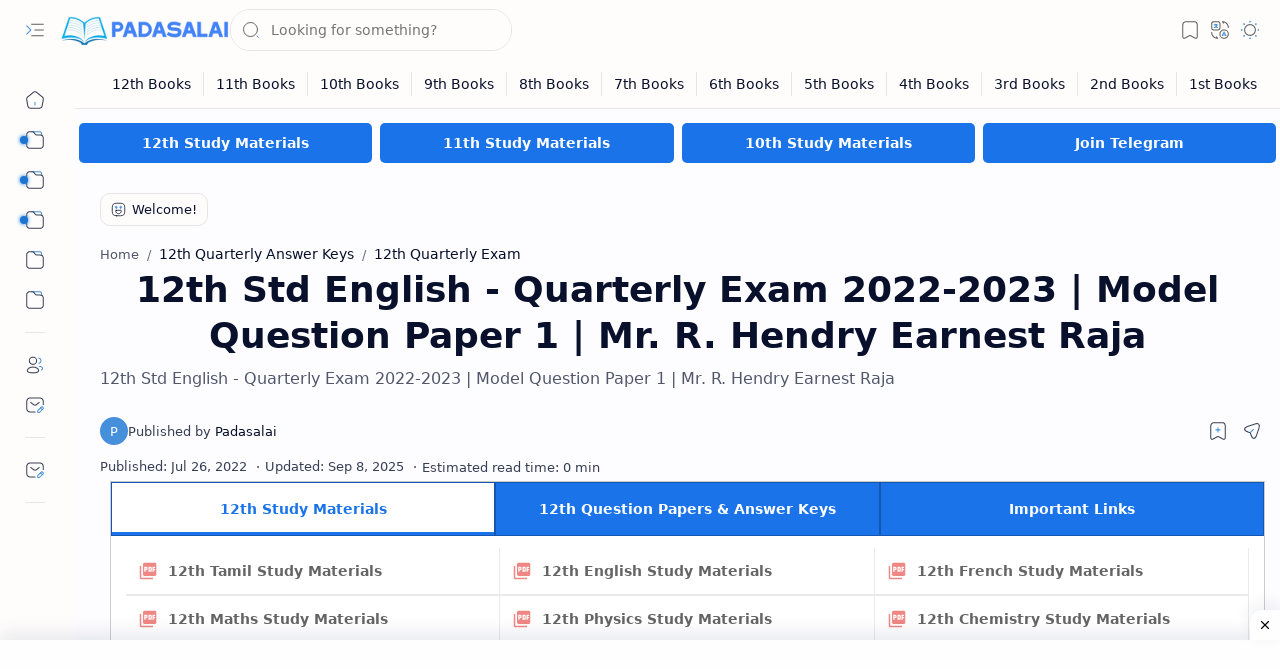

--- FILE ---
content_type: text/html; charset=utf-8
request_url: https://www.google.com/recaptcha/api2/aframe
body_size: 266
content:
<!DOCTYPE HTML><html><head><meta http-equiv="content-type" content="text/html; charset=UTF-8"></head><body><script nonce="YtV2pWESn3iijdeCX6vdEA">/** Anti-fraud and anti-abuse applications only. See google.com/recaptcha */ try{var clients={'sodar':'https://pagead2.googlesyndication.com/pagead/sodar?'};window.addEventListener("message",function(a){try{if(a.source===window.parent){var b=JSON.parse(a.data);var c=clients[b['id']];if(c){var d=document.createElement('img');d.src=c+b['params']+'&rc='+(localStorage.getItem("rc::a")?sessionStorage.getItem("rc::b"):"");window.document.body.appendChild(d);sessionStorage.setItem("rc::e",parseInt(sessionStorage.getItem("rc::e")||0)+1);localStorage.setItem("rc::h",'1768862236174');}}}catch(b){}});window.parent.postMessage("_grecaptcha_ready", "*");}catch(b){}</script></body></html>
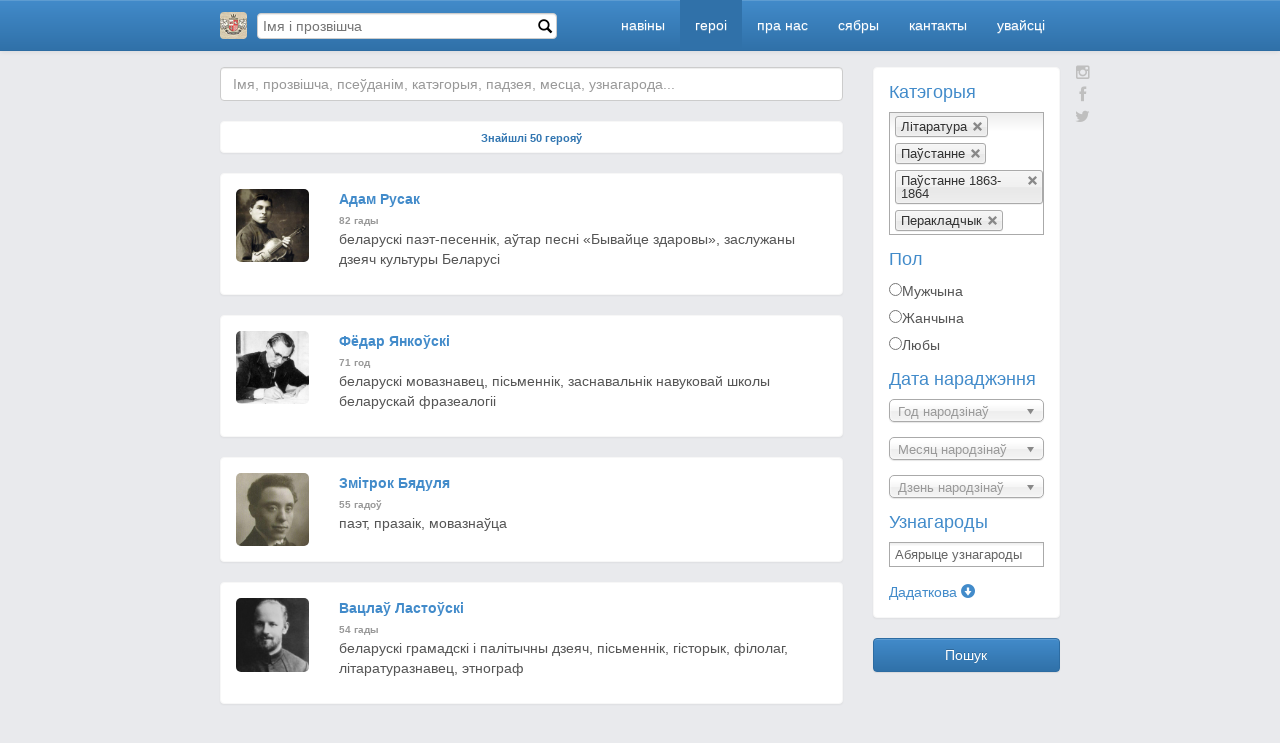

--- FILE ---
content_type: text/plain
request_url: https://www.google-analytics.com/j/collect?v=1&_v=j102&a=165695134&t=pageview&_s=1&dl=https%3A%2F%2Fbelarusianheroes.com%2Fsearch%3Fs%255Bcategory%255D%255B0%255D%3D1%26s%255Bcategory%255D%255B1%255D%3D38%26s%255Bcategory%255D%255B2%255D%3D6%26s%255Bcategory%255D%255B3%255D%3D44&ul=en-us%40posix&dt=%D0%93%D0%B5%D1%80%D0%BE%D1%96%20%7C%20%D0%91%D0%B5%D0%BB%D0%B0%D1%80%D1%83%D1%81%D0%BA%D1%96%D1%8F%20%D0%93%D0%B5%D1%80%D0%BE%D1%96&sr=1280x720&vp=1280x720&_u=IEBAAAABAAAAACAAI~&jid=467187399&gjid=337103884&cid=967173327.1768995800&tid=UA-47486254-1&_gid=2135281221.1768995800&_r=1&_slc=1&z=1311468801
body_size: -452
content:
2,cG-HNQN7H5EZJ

- ABOUT THIS EXERCISE -
Word for word, copy out each record; do not include pictures.

- EXERCISE ANSWER -
--- FILE ---
content_type: text/html; charset=utf-8
request_url: https://www.google.com/recaptcha/api2/aframe
body_size: 266
content:
<!DOCTYPE HTML><html><head><meta http-equiv="content-type" content="text/html; charset=UTF-8"></head><body><script nonce="YtV2pWESn3iijdeCX6vdEA">/** Anti-fraud and anti-abuse applications only. See google.com/recaptcha */ try{var clients={'sodar':'https://pagead2.googlesyndication.com/pagead/sodar?'};window.addEventListener("message",function(a){try{if(a.source===window.parent){var b=JSON.parse(a.data);var c=clients[b['id']];if(c){var d=document.createElement('img');d.src=c+b['params']+'&rc='+(localStorage.getItem("rc::a")?sessionStorage.getItem("rc::b"):"");window.document.body.appendChild(d);sessionStorage.setItem("rc::e",parseInt(sessionStorage.getItem("rc::e")||0)+1);localStorage.setItem("rc::h",'1768862236174');}}}catch(b){}});window.parent.postMessage("_grecaptcha_ready", "*");}catch(b){}</script></body></html>

--- FILE ---
content_type: text/plain
request_url: https://www.google-analytics.com/j/collect?v=1&_v=j102&a=165695134&t=pageview&_s=1&dl=https%3A%2F%2Fbelarusianheroes.com%2Fsearch%3Fs%255Bcategory%255D%255B0%255D%3D1%26s%255Bcategory%255D%255B1%255D%3D38%26s%255Bcategory%255D%255B2%255D%3D6%26s%255Bcategory%255D%255B3%255D%3D44&ul=en-us%40posix&dt=%D0%93%D0%B5%D1%80%D0%BE%D1%96%20%7C%20%D0%91%D0%B5%D0%BB%D0%B0%D1%80%D1%83%D1%81%D0%BA%D1%96%D1%8F%20%D0%93%D0%B5%D1%80%D0%BE%D1%96&sr=1280x720&vp=1280x720&_u=IEBAAAABAAAAACAAI~&jid=467187399&gjid=337103884&cid=967173327.1768995800&tid=UA-47486254-1&_gid=2135281221.1768995800&_r=1&_slc=1&z=1311468801
body_size: -452
content:
2,cG-HNQN7H5EZJ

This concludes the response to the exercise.